> _ACTION ITEM_: Give all the data again exactly.

> _INPUT RECORDS_:

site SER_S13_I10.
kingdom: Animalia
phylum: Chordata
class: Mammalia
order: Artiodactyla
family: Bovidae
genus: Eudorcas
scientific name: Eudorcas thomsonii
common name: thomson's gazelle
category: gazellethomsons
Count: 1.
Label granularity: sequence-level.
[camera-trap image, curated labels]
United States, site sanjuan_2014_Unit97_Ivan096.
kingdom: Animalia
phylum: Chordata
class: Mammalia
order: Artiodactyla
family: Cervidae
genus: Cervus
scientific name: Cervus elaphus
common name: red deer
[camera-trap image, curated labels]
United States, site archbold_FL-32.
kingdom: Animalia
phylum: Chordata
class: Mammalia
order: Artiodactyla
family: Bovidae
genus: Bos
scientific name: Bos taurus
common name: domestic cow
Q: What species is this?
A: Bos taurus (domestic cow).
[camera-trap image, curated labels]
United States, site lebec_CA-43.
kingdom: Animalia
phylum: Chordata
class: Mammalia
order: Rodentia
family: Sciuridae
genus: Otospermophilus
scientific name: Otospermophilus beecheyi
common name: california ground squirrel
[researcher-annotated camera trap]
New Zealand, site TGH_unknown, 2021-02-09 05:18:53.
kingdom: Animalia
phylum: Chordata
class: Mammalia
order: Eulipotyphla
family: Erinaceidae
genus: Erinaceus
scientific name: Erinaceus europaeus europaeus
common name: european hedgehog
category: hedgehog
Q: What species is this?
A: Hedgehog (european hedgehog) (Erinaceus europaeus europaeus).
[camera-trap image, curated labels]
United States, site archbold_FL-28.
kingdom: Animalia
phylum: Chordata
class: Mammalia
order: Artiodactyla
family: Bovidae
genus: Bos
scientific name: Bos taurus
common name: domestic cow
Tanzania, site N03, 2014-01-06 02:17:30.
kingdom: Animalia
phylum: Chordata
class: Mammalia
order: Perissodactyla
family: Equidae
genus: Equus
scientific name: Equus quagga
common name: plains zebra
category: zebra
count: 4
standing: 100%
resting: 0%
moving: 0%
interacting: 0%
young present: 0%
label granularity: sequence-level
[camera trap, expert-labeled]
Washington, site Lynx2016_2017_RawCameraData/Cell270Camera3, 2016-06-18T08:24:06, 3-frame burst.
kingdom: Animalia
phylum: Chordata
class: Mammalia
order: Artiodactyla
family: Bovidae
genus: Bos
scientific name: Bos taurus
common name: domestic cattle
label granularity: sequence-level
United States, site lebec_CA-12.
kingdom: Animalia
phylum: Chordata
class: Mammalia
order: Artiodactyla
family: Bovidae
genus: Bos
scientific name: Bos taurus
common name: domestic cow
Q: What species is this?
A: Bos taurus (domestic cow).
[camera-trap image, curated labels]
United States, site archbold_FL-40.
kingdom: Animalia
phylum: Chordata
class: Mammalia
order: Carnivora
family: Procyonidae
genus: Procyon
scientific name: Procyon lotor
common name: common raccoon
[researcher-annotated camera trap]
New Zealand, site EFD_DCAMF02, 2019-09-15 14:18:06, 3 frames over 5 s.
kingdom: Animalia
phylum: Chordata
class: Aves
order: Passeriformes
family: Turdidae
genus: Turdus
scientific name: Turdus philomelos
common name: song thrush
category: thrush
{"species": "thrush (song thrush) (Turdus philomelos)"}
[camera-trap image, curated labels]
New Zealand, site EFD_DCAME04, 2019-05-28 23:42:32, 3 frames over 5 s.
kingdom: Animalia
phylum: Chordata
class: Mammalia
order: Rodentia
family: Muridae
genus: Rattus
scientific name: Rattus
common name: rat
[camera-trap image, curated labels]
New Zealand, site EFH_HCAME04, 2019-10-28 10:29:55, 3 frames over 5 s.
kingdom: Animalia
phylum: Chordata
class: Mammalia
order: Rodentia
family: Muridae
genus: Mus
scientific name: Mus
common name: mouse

> _EXERCISE RESULT_:
site SER_S13_I10.
kingdom: Animalia
phylum: Chordata
class: Mammalia
order: Artiodactyla
family: Bovidae
genus: Eudorcas
scientific name: Eudorcas thomsonii
common name: thomson's gazelle
category: gazellethomsons
Count: 1.
Label granularity: sequence-level.
[camera-trap image, curated labels]
United States, site sanjuan_2014_Unit97_Ivan096.
kingdom: Animalia
phylum: Chordata
class: Mammalia
order: Artiodactyla
family: Cervidae
genus: Cervus
scientific name: Cervus elaphus
common name: red deer
[camera-trap image, curated labels]
United States, site archbold_FL-32.
kingdom: Animalia
phylum: Chordata
class: Mammalia
order: Artiodactyla
family: Bovidae
genus: Bos
scientific name: Bos taurus
common name: domestic cow
Q: What species is this?
A: Bos taurus (domestic cow).
[camera-trap image, curated labels]
United States, site lebec_CA-43.
kingdom: Animalia
phylum: Chordata
class: Mammalia
order: Rodentia
family: Sciuridae
genus: Otospermophilus
scientific name: Otospermophilus beecheyi
common name: california ground squirrel
[researcher-annotated camera trap]
New Zealand, site TGH_unknown, 2021-02-09 05:18:53.
kingdom: Animalia
phylum: Chordata
class: Mammalia
order: Eulipotyphla
family: Erinaceidae
genus: Erinaceus
scientific name: Erinaceus europaeus europaeus
common name: european hedgehog
category: hedgehog
Q: What species is this?
A: Hedgehog (european hedgehog) (Erinaceus europaeus europaeus).
[camera-trap image, curated labels]
United States, site archbold_FL-28.
kingdom: Animalia
phylum: Chordata
class: Mammalia
order: Artiodactyla
family: Bovidae
genus: Bos
scientific name: Bos taurus
common name: domestic cow
Tanzania, site N03, 2014-01-06 02:17:30.
kingdom: Animalia
phylum: Chordata
class: Mammalia
order: Perissodactyla
family: Equidae
genus: Equus
scientific name: Equus quagga
common name: plains zebra
category: zebra
count: 4
standing: 100%
resting: 0%
moving: 0%
interacting: 0%
young present: 0%
label granularity: sequence-level
[camera trap, expert-labeled]
Washington, site Lynx2016_2017_RawCameraData/Cell270Camera3, 2016-06-18T08:24:06, 3-frame burst.
kingdom: Animalia
phylum: Chordata
class: Mammalia
order: Artiodactyla
family: Bovidae
genus: Bos
scientific name: Bos taurus
common name: domestic cattle
label granularity: sequence-level
United States, site lebec_CA-12.
kingdom: Animalia
phylum: Chordata
class: Mammalia
order: Artiodactyla
family: Bovidae
genus: Bos
scientific name: Bos taurus
common name: domestic cow
Q: What species is this?
A: Bos taurus (domestic cow).
[camera-trap image, curated labels]
United States, site archbold_FL-40.
kingdom: Animalia
phylum: Chordata
class: Mammalia
order: Carnivora
family: Procyonidae
genus: Procyon
scientific name: Procyon lotor
common name: common raccoon
[researcher-annotated camera trap]
New Zealand, site EFD_DCAMF02, 2019-09-15 14:18:06, 3 frames over 5 s.
kingdom: Animalia
phylum: Chordata
class: Aves
order: Passeriformes
family: Turdidae
genus: Turdus
scientific name: Turdus philomelos
common name: song thrush
category: thrush
{"species": "thrush (song thrush) (Turdus philomelos)"}
[camera-trap image, curated labels]
New Zealand, site EFD_DCAME04, 2019-05-28 23:42:32, 3 frames over 5 s.
kingdom: Animalia
phylum: Chordata
class: Mammalia
order: Rodentia
family: Muridae
genus: Rattus
scientific name: Rattus
common name: rat
[camera-trap image, curated labels]
New Zealand, site EFH_HCAME04, 2019-10-28 10:29:55, 3 frames over 5 s.
kingdom: Animalia
phylum: Chordata
class: Mammalia
order: Rodentia
family: Muridae
genus: Mus
scientific name: Mus
common name: mouse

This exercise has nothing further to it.